Canon's budget DSLR with Wi-Fi and NFC, a simple entry point into the EOS ecosystem.
The Canon EOS 1300D, known as the Rebel T6 in North America, was launched in 2016 as Canon's lowest entry-level DSLR, positioned at the base of the EOS range to provide the essentials of interchangeable-lens photography at the lowest price in the Canon lineup. The 18MP APS-C CMOS sensor, 9-point AF system, 1080p video, and built-in Wi-Fi with NFC covered the core requirements for beginners. The principal improvements over the 1200D were Wi-Fi and NFC connectivity for wireless phone-based image transfer — a relevant update for the social-media sharing era.
The 9-point AF system has one central cross-type point; the remaining eight are line-sensitive only. At 3fps the burst rate suits casual sequential shooting but not sports or fast action. Video covers 1080p at up to 30fps, adequate for casual documentation. The fixed 3-inch 920,000-dot rear screen does not articulate or tilt. The optical viewfinder covers approximately 95% of the frame — edge subjects can appear in captures that were outside the finder view. Battery life is rated at approximately 500 shots per charge using the LP-E10, shared across multiple Canon entry-level bodies and easy to source secondhand. At approximately 485g with battery and card the body is compact and light for DSLR use. A single SD/SDHC/SDXC slot handles storage with no dual-slot redundancy.

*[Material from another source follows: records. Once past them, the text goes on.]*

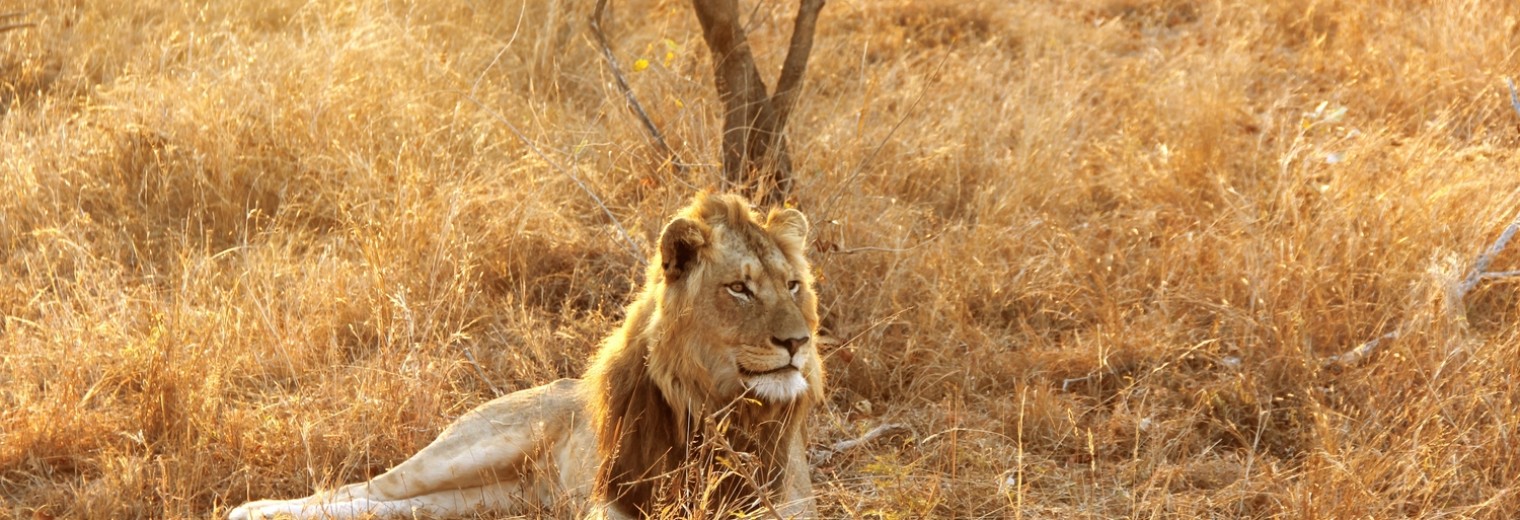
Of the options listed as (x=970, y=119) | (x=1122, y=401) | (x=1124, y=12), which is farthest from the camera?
(x=1124, y=12)

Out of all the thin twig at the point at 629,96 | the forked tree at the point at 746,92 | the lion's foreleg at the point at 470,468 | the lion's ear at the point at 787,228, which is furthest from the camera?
the forked tree at the point at 746,92

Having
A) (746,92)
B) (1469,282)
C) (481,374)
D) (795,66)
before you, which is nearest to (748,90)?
(746,92)

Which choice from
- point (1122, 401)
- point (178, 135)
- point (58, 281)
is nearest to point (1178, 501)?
point (1122, 401)

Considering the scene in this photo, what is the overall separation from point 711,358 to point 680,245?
0.28 metres

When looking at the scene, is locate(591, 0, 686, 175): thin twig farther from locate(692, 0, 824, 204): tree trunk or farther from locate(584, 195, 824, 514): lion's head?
locate(584, 195, 824, 514): lion's head

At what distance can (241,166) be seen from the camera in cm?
651

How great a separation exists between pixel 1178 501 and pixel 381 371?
2.50 metres

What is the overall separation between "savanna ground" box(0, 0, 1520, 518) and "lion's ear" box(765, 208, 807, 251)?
0.80 m

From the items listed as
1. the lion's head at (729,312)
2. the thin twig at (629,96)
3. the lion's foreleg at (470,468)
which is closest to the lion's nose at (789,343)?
the lion's head at (729,312)

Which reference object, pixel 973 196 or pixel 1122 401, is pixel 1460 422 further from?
pixel 973 196

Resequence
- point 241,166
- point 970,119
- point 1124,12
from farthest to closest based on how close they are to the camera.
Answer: point 1124,12
point 970,119
point 241,166

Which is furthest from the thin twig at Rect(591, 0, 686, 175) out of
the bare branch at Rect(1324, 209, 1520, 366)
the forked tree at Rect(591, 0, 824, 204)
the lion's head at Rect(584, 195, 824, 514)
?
the bare branch at Rect(1324, 209, 1520, 366)

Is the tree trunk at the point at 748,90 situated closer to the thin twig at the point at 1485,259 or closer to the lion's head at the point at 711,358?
the lion's head at the point at 711,358

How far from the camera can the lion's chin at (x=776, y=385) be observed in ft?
11.5
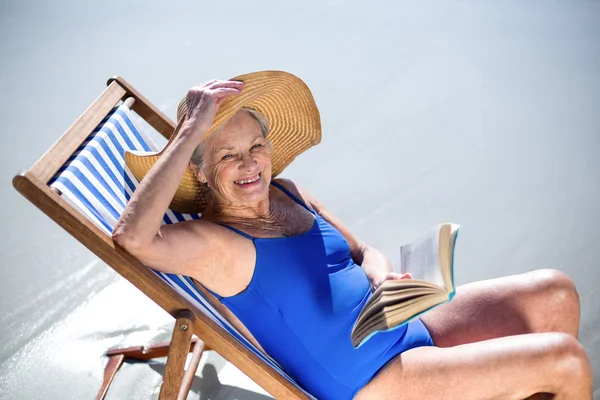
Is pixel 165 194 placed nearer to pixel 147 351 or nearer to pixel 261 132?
pixel 261 132

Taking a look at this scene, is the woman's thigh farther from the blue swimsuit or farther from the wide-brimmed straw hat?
the wide-brimmed straw hat

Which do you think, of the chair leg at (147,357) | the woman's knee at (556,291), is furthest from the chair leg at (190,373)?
the woman's knee at (556,291)

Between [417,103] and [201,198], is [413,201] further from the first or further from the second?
[201,198]

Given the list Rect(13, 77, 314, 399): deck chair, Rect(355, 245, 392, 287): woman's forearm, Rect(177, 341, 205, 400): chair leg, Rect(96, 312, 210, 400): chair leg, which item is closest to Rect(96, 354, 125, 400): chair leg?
Rect(96, 312, 210, 400): chair leg

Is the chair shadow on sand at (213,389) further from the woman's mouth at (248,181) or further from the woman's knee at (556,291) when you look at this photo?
the woman's knee at (556,291)

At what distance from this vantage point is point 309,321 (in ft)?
6.41

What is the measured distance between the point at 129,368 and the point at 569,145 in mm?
3092

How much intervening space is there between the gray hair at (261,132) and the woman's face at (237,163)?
0.01 m

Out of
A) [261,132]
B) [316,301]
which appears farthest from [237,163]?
[316,301]

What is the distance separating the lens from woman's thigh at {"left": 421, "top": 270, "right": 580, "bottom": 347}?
7.06 ft

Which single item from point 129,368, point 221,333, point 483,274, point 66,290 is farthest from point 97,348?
point 483,274

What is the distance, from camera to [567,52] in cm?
517

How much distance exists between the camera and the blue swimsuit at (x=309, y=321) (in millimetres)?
1940

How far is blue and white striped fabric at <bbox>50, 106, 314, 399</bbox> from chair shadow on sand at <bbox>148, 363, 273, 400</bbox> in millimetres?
725
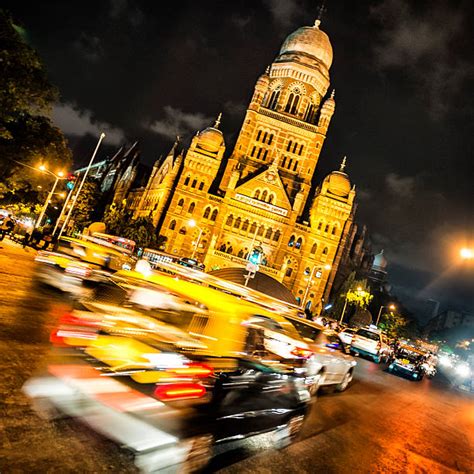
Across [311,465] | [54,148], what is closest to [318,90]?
[54,148]

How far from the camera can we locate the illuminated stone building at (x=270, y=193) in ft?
161

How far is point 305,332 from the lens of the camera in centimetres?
863

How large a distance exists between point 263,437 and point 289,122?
55.4 m

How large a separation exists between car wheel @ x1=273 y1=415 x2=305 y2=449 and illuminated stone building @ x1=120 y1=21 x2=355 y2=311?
39577mm

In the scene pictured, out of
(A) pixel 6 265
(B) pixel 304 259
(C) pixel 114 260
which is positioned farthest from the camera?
(B) pixel 304 259

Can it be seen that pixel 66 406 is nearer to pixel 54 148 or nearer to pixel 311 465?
pixel 311 465

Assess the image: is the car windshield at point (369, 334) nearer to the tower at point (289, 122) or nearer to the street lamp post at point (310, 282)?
the street lamp post at point (310, 282)

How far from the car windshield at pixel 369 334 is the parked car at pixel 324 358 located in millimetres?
12981

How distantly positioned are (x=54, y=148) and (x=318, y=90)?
4792cm

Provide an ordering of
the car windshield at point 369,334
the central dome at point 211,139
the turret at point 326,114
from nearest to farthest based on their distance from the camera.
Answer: the car windshield at point 369,334
the central dome at point 211,139
the turret at point 326,114

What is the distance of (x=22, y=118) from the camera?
73.3 ft

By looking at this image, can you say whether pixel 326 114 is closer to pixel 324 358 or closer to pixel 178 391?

For beginners learning photographic fundamentals the 1300D functions well. The physical controls — mode dial, exposure dial, direct-access buttons — teach the exposure triangle in a tangible way. The 18MP sensor produces good image quality in adequate light; high-ISO performance weakens above ISO 1600. The 9-point AF with one cross-type point is sufficient for static and slow-moving subjects. Wi-Fi and NFC enable wireless phone transfer, which is the feature most relevant to modern sharing habits. Body size and handling are comfortable for photographers new to DSLR form factors.
On the used market the 1300D is cheap and an accessible entry to Canon's EF/EF-S ecosystem. Shutter life is rated at 100,000 actuations. LP-E10 battery health matters — the small cell ages and older copies may have diminished capacity. The 2000D (2018) offers 24MP at a similarly modest used price. The 250D (2019) adds a tilting touchscreen and 4K video. Condition checks: shutter count via EXIF, rear screen condition, and battery capacity. A functional and inexpensive starting point for DSLR photography.